There were 14 duplicated rows.

Google ColabGoogle Colab
num_duplicated = df_cleaned.duplicated().sum()
print(f'Number of duplicate rows: {num_duplicated}')
Number of duplicate rows: 14

After elimination:

Google ColabGoogle Colab
df_cleaned.drop_duplicates(inplace=True)
num_duplicated = df_cleaned.duplicated().sum()
print(f'Number of duplicate rows: {num_duplicated}')
Number of duplicate rows: 0

Data Migration to Google BigQuery

Oct 18, 2024

Migration Plan

After completing the data cleaning process and obtaining a clean dataset, the migration of the data to BigQuery was carried out. Before performing the migration, the following steps were taken:

  • Transformation of Categorical Columns:

    • SMK_stat_type_cd: Converted to integer (int8).

    • sex and DRK_YN: Converted to text (string).

  • Encoding of Categorical Columns:

    • A label encoder was applied to transform the sex column, where "Male" was converted to 1 and "Female" to 0. Similarly, the DRK_YN column was transformed, assigning the value 1 for "Y" and 0 for "N".
  • Verification of Numeric Column Formats:

    • It was checked that the numeric columns were correctly formatted as int64 or float64.
  • Loading Strategy:

    • The pandas_gbq.to_gbq function was used to perform the migration in a single operation, utilizing the option if_exists='replace' to replace the table if it already existed.
    • The migration was carried out using credentials from a service account with write permissions in BigQuery.

Execution of the Migration Process

  • Environment Setup:

    • Credentials were configured using the JSON file of the service account to establish the connection with BigQuery.
  • Data Upload:

    • The pandas_gbq.to_gbq() function was employed to load the dataset from pandas to BigQuery.
  • Verification of the Load:

    • Once the load was completed, the correct migration was verified through simple SQL queries in BigQuery.
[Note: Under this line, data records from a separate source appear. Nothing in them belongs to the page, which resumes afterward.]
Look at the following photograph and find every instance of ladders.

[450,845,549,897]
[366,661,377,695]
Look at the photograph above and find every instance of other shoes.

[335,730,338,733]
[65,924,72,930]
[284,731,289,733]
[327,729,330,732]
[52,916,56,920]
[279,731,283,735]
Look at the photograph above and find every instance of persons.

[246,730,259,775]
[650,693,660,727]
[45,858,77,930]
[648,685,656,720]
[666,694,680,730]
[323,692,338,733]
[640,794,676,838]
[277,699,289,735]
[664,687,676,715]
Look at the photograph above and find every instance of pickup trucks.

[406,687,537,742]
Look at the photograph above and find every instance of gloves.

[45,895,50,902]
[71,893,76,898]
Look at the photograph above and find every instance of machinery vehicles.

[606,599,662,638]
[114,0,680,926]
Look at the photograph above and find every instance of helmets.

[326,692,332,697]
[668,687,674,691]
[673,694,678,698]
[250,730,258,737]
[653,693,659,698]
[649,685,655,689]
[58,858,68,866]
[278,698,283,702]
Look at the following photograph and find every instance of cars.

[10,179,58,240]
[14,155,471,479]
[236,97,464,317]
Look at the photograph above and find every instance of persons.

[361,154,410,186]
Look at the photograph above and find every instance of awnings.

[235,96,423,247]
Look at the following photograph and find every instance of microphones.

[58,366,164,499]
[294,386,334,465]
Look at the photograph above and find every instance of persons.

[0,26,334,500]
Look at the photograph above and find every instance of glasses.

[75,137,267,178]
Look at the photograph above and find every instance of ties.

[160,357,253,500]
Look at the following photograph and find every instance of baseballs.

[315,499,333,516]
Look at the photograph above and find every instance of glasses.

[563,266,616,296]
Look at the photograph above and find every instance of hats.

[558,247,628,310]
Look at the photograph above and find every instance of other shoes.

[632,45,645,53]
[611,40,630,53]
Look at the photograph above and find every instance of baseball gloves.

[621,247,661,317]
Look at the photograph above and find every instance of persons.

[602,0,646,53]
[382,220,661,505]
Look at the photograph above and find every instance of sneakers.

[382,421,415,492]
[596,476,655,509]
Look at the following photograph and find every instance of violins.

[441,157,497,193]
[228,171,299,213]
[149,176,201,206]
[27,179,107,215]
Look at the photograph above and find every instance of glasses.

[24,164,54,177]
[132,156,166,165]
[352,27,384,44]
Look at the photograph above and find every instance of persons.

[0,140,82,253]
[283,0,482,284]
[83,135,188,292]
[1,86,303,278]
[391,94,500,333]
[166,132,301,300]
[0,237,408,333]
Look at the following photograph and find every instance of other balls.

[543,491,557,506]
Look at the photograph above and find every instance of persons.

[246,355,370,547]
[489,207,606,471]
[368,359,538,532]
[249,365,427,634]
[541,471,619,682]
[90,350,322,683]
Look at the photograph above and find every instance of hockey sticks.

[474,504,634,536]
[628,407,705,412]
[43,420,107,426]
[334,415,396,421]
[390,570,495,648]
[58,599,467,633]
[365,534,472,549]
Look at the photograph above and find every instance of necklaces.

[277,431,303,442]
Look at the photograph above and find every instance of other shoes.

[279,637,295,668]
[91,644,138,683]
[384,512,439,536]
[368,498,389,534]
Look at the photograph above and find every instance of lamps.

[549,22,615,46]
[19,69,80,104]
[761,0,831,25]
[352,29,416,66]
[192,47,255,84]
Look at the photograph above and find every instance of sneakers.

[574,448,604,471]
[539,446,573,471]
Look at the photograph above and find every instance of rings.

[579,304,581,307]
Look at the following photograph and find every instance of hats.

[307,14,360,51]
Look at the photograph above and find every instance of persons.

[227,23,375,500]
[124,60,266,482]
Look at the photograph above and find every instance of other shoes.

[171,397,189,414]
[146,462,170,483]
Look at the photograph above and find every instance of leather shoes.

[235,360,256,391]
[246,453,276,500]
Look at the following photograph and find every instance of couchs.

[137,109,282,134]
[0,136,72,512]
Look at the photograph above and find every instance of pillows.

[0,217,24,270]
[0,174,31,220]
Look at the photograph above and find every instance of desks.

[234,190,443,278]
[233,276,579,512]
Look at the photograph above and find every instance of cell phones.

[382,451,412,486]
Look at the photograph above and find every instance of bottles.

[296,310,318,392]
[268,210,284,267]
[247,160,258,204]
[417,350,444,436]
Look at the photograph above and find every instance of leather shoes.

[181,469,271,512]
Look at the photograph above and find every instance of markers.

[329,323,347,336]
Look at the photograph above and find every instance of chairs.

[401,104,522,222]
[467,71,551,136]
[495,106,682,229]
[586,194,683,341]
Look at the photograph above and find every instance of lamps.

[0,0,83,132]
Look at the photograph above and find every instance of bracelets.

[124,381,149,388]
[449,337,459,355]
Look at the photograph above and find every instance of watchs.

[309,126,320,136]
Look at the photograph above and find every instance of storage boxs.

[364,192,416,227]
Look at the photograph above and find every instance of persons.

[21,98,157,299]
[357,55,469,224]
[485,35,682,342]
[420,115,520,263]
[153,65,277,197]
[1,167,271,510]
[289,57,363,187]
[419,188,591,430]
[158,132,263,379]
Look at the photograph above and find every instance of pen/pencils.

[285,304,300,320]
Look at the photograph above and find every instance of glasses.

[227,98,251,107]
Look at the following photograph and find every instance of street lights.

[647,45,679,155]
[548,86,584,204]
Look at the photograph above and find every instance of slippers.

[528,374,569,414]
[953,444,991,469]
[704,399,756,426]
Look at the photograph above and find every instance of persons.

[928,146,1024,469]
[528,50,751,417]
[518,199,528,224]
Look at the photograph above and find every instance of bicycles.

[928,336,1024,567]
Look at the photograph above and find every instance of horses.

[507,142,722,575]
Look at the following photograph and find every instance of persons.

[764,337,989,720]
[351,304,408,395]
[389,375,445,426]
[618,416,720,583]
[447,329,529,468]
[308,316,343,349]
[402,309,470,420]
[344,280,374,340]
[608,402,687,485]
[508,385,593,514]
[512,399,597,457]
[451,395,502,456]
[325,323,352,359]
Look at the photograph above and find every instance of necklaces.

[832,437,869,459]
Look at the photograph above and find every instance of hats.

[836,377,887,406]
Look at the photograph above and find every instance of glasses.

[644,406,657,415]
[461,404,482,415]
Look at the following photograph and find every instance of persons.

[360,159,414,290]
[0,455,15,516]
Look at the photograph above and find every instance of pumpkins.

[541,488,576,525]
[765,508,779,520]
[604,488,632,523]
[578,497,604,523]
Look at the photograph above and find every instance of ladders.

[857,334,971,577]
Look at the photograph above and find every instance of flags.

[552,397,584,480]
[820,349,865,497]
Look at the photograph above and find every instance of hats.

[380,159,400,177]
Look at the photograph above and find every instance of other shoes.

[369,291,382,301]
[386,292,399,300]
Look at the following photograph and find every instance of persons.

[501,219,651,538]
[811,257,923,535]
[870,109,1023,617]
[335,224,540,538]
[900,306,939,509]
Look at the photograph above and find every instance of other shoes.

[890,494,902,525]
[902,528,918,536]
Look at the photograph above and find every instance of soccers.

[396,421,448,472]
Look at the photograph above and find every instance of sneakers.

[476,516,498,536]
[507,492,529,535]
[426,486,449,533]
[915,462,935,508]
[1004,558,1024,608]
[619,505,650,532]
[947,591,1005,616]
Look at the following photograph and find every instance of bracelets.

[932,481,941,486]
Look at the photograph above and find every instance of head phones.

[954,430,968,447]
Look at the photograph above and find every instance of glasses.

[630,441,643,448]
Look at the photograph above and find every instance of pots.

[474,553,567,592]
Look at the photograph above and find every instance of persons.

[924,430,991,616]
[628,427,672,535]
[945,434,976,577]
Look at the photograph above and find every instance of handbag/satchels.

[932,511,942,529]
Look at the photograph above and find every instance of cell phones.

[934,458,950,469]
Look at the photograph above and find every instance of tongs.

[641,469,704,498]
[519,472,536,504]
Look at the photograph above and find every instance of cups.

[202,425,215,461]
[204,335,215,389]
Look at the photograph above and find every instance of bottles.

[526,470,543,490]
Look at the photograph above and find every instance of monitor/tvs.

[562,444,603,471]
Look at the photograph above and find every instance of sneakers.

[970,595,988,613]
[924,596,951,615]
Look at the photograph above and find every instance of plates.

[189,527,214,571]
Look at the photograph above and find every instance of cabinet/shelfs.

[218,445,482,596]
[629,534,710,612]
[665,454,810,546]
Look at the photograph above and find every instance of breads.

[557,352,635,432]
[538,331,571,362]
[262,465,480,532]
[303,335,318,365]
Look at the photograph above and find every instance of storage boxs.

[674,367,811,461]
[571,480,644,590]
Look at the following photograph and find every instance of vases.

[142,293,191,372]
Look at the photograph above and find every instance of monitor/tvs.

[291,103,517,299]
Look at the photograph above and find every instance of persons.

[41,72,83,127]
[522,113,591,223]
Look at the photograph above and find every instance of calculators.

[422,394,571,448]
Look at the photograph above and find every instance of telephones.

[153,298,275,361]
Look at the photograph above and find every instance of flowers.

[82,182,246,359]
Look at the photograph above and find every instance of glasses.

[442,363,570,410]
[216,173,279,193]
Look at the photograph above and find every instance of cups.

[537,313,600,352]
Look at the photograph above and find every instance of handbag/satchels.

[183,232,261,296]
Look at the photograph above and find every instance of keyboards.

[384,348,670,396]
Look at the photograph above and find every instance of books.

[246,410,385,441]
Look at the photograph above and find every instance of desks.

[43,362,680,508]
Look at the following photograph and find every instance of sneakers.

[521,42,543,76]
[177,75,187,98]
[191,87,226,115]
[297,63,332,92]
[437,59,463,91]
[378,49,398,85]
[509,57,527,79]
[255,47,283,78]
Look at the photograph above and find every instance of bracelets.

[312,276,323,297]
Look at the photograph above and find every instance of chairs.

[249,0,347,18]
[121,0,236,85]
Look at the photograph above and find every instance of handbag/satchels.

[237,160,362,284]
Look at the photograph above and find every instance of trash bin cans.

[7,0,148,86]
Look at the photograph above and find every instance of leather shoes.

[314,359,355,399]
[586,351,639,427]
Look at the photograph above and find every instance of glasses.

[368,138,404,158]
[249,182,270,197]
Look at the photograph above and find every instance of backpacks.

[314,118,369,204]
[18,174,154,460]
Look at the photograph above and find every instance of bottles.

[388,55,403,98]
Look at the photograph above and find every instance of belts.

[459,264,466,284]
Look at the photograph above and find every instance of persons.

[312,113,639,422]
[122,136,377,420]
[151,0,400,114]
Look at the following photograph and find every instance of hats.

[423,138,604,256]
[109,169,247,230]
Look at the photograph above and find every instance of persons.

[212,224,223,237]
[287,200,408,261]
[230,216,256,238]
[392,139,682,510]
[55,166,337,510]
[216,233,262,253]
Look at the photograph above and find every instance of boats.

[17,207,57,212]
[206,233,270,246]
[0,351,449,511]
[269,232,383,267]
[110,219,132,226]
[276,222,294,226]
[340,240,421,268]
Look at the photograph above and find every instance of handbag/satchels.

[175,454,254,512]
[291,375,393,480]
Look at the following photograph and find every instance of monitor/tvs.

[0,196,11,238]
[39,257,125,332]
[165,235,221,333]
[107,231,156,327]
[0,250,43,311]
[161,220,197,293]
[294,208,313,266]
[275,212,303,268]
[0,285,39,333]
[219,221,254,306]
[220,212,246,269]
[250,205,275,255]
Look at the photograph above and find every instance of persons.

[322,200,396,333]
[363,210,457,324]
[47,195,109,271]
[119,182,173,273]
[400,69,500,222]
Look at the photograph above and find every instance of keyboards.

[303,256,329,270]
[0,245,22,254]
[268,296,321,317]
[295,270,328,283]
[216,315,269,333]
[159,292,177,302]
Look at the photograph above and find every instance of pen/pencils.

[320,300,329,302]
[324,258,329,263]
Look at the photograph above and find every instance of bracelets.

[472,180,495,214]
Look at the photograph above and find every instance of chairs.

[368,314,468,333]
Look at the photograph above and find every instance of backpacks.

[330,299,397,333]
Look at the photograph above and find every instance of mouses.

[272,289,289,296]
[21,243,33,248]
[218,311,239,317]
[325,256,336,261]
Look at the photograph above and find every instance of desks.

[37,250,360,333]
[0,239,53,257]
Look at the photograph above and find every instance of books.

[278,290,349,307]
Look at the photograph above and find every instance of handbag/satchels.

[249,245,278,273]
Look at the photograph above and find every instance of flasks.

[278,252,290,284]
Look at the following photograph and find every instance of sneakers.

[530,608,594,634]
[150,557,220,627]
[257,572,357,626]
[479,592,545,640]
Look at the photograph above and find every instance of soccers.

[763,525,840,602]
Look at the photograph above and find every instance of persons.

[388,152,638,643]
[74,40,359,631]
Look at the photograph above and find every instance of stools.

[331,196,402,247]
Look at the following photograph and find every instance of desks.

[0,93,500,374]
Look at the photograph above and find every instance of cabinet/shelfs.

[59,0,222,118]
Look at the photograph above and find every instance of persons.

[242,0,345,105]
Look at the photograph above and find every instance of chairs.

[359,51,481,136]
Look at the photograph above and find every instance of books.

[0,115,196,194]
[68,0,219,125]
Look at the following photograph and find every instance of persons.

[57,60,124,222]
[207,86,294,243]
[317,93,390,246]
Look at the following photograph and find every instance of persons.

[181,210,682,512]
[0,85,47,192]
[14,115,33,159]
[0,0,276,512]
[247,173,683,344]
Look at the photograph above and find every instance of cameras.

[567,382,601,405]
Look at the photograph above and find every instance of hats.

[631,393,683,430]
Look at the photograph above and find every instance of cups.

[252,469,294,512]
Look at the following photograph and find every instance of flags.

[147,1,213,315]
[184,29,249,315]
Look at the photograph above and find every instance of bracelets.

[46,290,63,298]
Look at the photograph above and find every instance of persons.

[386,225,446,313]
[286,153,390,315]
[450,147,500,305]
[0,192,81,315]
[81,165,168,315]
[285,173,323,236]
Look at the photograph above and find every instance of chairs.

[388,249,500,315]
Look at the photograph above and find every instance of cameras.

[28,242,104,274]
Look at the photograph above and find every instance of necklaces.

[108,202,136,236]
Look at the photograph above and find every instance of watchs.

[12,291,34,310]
Challenges Encountered and Solutions

  • 403 Access Denied:

    • Problem: The service account did not have the necessary permissions to create datasets.
    • Solution: The roles BigQuery Data Editor and BigQuery Admin were assigned to the service account from the Google Cloud Console.
  • Incorrect Table Name Format:

    • Problem: Initially, an incorrect table name format was used.
    • Solution: The format was adjusted to dataset.table, removing the project reference from the table name.

Model

Oct 18, 2024

For this task, the RandomForestClassifier model was selected due to its robustness and ability to handle a large number of features effectively.

Training

Data Splitting

The dataset was split into training (70%) and test (30%) sets using train_test_split with stratification to maintain the balance of classes in both sets.

Model Training

  • Training Data: The training data was used to fit the RandomForestClassifier.
  • Feature Scaling: We applied StandardScaler to ensure all features were on the same scale.

Computational Resources

The training was conducted on Google Colab, which provided ample CPU resources for model training.

Stratified 10-Fold Cross-Validation

To evaluate the model's performance effectively, we implemented Stratified 10-Fold Cross-Validation. This method was chosen specifically to maintain the class distribution across each fold, which is crucial when dealing with imbalanced datasets. By ensuring that each training and testing set reflects the overall class distribution, we can mitigate potential biases and improve the reliability of our model evaluation.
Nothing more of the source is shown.